= Peter Townend (editor) =

British society reporter, editor, and genealogist

Kenneth Peter Townend (26 April 1921–16 July 2001) was a British genealogist and social editor. He served as editor of Burke's Peerage and later as social editor of Tatler.

==Early life and education==
Townend was born in Leeds on 26 April 1921, son of Claude William Townend, a farmer and Army riding instructor, and Florence Lily, née Atkinson. As a child, he suffered from meningitis, which meant he had little formal education, but did attend King's School, Pontefract.
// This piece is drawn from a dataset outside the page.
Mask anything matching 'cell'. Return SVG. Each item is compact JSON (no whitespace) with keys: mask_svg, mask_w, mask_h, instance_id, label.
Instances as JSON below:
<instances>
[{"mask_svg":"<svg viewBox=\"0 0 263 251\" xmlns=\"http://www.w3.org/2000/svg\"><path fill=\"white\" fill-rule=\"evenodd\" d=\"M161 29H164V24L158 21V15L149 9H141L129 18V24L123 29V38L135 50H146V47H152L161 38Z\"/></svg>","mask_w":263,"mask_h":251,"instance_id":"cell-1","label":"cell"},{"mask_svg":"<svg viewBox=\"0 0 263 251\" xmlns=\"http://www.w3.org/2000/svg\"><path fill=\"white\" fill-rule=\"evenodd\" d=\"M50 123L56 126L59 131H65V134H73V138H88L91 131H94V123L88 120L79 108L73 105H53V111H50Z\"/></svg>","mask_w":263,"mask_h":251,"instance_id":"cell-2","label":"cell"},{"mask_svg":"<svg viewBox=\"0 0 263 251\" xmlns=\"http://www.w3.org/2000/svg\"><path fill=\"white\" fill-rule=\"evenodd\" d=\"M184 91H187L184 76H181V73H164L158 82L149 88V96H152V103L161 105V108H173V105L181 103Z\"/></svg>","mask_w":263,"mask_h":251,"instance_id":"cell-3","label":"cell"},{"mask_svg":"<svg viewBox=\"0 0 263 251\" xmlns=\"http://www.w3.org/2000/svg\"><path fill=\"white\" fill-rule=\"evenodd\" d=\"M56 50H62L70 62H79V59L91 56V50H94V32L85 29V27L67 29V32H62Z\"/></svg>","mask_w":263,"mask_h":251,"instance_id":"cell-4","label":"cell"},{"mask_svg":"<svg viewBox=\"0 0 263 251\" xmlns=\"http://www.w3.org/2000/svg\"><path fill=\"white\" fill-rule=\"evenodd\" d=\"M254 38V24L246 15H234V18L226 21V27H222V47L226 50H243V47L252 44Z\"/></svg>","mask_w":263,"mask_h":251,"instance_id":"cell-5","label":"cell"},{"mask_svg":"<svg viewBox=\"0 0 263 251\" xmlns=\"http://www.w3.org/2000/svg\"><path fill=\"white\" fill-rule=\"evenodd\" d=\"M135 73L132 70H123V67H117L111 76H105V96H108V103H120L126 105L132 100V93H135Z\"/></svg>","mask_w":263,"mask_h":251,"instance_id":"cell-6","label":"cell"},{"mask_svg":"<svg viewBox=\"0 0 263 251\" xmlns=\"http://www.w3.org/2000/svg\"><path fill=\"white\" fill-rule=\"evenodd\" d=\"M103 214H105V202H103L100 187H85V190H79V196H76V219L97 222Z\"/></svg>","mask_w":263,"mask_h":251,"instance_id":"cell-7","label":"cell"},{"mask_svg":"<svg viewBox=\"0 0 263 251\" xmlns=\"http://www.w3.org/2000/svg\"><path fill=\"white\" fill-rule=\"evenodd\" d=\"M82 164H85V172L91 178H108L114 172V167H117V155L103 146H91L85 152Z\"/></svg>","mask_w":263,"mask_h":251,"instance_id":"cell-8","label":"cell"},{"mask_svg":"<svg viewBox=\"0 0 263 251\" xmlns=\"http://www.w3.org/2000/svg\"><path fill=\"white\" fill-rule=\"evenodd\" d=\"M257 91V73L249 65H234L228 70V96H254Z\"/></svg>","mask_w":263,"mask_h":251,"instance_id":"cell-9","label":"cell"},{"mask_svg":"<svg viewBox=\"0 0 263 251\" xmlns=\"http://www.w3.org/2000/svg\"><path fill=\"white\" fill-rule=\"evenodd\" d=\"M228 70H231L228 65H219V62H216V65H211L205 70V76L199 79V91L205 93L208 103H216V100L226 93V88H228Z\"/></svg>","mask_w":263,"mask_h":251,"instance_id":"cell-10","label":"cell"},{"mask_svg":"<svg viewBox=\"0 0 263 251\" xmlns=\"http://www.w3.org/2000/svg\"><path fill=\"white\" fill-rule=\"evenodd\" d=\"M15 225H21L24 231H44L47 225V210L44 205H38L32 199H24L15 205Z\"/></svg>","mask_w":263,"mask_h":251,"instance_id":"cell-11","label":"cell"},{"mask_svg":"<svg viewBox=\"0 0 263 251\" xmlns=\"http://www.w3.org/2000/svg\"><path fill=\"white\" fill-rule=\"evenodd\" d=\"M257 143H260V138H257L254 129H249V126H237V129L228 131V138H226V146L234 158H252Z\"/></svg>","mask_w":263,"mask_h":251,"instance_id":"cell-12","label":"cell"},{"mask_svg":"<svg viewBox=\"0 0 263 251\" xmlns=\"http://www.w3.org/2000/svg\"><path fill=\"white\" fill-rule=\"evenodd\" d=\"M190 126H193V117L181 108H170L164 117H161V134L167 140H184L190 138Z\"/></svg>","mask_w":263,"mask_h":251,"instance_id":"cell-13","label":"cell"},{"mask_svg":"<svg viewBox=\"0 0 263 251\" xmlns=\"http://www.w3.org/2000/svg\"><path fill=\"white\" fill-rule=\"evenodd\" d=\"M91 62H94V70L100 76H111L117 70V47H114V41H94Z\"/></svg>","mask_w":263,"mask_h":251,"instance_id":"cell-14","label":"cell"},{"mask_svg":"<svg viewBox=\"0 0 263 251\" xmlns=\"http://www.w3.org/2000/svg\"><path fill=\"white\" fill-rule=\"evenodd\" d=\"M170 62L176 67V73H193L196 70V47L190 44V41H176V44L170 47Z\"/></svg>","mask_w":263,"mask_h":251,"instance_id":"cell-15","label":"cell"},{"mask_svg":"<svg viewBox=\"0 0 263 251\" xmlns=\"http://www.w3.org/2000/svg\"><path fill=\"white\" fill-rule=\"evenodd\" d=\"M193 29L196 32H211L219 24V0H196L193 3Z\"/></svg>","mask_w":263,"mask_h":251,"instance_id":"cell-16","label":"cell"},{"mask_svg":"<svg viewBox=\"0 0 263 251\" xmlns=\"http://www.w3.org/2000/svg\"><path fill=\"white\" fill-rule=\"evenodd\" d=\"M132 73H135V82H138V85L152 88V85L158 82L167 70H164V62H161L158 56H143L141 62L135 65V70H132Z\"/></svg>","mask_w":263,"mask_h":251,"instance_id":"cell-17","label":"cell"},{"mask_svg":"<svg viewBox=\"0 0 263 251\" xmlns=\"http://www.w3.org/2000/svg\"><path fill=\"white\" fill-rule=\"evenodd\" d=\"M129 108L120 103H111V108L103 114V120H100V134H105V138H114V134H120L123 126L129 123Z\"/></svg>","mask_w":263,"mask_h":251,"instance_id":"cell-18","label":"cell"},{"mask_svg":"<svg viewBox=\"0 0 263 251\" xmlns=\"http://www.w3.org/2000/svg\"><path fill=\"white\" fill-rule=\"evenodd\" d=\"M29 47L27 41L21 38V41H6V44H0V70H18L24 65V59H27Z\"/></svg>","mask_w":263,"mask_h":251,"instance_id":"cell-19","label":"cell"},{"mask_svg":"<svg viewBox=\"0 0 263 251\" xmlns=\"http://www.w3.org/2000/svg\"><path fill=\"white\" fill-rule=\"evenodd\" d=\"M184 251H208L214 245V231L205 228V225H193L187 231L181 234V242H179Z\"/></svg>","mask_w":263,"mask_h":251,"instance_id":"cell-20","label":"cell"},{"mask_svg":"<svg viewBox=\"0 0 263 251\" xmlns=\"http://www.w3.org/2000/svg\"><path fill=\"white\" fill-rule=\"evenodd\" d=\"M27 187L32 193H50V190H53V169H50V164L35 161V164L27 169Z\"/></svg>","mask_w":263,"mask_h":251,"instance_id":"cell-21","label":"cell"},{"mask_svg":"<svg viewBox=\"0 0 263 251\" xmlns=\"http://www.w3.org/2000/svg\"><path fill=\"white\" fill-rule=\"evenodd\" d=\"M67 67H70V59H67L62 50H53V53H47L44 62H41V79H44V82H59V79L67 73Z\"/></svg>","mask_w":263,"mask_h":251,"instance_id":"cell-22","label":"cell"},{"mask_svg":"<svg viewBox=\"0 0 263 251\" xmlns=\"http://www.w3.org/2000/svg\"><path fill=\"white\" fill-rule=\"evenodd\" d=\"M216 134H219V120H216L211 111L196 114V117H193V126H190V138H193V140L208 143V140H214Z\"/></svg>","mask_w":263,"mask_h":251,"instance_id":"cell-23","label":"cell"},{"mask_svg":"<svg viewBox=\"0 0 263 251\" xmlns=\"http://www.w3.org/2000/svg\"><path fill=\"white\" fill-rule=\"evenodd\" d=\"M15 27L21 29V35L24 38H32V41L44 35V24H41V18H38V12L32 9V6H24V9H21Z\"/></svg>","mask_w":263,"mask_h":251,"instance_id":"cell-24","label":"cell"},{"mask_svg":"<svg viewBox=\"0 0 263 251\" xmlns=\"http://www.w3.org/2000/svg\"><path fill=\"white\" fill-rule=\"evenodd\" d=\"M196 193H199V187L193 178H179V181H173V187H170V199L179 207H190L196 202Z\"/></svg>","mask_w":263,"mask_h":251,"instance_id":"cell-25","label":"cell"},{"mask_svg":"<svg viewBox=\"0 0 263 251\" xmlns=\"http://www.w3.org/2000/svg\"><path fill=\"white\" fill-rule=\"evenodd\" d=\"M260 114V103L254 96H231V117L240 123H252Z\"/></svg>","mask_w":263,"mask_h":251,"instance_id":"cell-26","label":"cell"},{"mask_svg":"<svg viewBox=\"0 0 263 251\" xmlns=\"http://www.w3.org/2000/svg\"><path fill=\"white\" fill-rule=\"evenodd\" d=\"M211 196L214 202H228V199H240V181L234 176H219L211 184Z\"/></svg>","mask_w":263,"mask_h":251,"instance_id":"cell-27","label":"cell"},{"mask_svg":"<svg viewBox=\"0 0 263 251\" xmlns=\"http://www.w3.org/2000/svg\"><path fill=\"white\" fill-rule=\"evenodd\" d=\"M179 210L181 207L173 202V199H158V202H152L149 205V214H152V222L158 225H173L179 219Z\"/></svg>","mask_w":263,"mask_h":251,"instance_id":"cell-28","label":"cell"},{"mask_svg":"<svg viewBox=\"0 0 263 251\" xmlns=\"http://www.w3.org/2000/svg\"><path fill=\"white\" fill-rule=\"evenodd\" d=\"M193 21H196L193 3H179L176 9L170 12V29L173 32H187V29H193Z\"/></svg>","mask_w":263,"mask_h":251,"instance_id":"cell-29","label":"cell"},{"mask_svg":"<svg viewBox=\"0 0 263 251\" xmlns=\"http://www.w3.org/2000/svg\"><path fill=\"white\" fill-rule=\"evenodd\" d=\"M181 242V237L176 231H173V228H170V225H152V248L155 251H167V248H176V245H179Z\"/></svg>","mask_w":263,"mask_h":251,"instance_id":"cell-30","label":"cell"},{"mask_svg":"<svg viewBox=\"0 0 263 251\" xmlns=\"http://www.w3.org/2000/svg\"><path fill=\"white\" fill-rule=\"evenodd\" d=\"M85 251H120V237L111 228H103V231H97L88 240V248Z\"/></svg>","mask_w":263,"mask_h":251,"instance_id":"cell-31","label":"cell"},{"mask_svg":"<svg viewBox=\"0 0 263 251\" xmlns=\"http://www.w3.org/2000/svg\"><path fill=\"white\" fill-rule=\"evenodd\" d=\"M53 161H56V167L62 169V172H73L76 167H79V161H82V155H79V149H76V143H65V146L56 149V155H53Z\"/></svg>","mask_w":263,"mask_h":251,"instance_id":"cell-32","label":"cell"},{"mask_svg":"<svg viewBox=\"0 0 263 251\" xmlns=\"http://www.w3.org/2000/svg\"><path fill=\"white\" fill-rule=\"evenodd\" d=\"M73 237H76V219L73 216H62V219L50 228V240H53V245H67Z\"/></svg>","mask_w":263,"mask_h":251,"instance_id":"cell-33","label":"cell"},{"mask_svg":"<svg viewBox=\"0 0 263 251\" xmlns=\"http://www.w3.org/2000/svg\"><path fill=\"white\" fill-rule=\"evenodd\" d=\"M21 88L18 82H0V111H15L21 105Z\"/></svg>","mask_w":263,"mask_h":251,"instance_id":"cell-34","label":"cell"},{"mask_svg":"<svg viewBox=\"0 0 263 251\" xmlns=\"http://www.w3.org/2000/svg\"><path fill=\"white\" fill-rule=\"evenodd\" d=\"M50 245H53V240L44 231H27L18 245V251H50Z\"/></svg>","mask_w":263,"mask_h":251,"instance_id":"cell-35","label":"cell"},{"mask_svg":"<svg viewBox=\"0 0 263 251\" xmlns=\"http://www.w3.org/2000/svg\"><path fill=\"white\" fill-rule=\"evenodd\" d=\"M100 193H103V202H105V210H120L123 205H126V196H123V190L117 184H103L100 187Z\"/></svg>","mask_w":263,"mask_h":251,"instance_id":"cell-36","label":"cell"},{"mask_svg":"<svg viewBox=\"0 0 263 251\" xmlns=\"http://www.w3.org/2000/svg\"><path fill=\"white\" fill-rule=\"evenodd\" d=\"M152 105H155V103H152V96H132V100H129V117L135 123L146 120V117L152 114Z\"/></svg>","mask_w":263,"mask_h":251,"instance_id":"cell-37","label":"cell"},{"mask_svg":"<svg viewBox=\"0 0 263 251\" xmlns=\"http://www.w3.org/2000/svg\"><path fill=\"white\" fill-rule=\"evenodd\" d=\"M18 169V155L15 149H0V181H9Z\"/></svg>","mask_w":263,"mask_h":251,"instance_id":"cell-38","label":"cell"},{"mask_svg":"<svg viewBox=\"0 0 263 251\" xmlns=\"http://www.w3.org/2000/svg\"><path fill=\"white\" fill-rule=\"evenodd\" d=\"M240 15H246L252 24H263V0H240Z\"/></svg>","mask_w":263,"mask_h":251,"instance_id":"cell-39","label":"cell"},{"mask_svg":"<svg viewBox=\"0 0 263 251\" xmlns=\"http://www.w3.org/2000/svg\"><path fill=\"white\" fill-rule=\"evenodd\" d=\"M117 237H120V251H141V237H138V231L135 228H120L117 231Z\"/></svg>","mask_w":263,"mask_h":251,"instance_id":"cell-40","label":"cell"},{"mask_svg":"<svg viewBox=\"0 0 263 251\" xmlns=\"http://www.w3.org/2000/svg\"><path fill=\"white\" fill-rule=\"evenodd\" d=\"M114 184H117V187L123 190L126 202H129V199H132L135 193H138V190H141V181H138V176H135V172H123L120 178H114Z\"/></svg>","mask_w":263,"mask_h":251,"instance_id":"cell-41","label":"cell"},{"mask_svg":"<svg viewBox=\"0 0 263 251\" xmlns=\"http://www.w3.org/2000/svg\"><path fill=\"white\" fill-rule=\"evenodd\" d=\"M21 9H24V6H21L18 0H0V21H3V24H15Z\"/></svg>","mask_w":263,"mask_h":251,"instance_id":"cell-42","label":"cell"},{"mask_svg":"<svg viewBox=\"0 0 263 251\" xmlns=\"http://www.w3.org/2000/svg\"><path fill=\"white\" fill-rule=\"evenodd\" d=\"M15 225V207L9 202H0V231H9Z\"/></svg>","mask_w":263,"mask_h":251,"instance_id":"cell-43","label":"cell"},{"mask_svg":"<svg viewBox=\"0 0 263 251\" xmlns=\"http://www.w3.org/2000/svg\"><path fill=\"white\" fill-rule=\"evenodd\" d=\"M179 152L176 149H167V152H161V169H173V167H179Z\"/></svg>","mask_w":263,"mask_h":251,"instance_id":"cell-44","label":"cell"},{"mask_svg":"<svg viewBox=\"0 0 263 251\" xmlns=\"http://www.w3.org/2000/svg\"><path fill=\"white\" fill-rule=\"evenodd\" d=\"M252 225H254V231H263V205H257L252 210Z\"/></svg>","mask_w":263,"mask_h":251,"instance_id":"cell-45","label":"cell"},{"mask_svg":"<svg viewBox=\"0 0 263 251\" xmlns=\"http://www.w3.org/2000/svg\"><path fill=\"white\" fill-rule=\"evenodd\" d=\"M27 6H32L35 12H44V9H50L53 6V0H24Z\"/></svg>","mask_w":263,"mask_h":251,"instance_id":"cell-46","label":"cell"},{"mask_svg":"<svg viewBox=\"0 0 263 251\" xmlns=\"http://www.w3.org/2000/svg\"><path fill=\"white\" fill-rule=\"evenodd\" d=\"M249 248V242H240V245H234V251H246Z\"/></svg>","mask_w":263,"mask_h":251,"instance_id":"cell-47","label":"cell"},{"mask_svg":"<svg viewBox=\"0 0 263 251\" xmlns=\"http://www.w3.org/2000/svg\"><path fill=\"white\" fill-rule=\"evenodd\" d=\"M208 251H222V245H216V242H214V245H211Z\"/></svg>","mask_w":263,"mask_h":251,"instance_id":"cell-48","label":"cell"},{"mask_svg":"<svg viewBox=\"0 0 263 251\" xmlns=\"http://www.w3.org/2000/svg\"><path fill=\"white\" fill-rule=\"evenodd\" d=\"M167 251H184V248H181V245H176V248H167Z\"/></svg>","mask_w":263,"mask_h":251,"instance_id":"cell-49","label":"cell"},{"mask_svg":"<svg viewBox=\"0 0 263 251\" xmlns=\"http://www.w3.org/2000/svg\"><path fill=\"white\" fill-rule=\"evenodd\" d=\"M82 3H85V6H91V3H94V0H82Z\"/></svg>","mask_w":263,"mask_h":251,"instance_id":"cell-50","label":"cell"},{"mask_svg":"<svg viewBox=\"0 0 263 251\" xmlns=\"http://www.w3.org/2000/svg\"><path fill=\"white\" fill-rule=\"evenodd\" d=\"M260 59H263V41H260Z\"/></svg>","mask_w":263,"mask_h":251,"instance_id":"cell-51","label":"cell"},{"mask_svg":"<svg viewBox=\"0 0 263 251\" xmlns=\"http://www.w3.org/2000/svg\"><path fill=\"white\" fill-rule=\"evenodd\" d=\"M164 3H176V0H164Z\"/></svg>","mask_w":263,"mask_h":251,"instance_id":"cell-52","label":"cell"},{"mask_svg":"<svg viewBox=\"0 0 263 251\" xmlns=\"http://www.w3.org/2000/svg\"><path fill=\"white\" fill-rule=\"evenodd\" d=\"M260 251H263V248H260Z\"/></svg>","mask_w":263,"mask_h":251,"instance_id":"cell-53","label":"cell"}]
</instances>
His mother "keenly followed the doings of the Royal Family and aristocracy", and her son was surrounded by society magazines from an early age.

==Career==
Townend served in the Royal Navy during the Second World War as a writer/ clerk, and afterwards joined Burke's Peerage under L. G. Pine as an archivist. He became editor of Burke's in 1960 until he was replaced by Hugh Montgomery-Massingberd in 1971 or 1972, by which time he was social editor of Tatler magazine, and had become renowned for his organisation of the vestigial UK 'deb scene'. Townend reportedly asked Jennie Hallam-Peel to "keep the Season alive" prior to his death, leading to the revamping of the Queen Charlotte's Ball.